WORK TO COMPLETE: Reproduce every line below verbatim, leaving out the pictures.

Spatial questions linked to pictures
^^^^^^^^^^^^^^^^

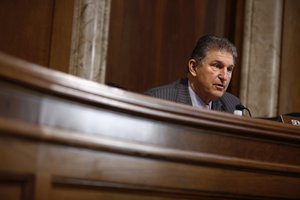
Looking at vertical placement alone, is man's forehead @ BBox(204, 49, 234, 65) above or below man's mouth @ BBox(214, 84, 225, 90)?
above

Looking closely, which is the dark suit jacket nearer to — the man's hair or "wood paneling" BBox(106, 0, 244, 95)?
the man's hair

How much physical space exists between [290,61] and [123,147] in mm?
2813

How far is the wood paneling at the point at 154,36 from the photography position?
3.53m

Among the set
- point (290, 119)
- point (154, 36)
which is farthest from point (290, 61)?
point (290, 119)

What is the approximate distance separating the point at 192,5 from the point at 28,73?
2805 millimetres

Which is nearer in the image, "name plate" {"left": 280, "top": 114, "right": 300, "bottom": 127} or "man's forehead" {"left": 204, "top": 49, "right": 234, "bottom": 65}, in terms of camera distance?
"name plate" {"left": 280, "top": 114, "right": 300, "bottom": 127}

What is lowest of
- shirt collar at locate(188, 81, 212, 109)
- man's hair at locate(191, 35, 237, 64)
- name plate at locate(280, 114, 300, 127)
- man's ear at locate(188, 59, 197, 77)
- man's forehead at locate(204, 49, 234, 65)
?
name plate at locate(280, 114, 300, 127)

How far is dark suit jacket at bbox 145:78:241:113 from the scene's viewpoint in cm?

^^^^^^^^^^^^^^^^

TASK RESPONSE:
Looking at vertical placement alone, is man's forehead @ BBox(204, 49, 234, 65) above or below man's mouth @ BBox(214, 84, 225, 90)?
above

Looking closely, which is the dark suit jacket nearer to — the man's hair or "wood paneling" BBox(106, 0, 244, 95)?
the man's hair

How much physical space exists between [290,61] and [123,147] in mm?
2813

How far is the wood paneling at the point at 154,36 from the photography position?
3.53m

Among the set
- point (290, 119)
- point (154, 36)
which is farthest from point (290, 61)?
point (290, 119)

What is the approximate distance separating the point at 192,5 from the point at 28,73?
2805 millimetres

Which is nearer in the image, "name plate" {"left": 280, "top": 114, "right": 300, "bottom": 127} or "man's forehead" {"left": 204, "top": 49, "right": 234, "bottom": 65}, in terms of camera distance?
"name plate" {"left": 280, "top": 114, "right": 300, "bottom": 127}

What is lowest of
- shirt collar at locate(188, 81, 212, 109)
- man's hair at locate(191, 35, 237, 64)
- name plate at locate(280, 114, 300, 127)
- man's ear at locate(188, 59, 197, 77)
- man's forehead at locate(204, 49, 234, 65)
?
name plate at locate(280, 114, 300, 127)

How far is dark suit jacket at bbox 145:78:241:113 from the scene's viewpoint in cm?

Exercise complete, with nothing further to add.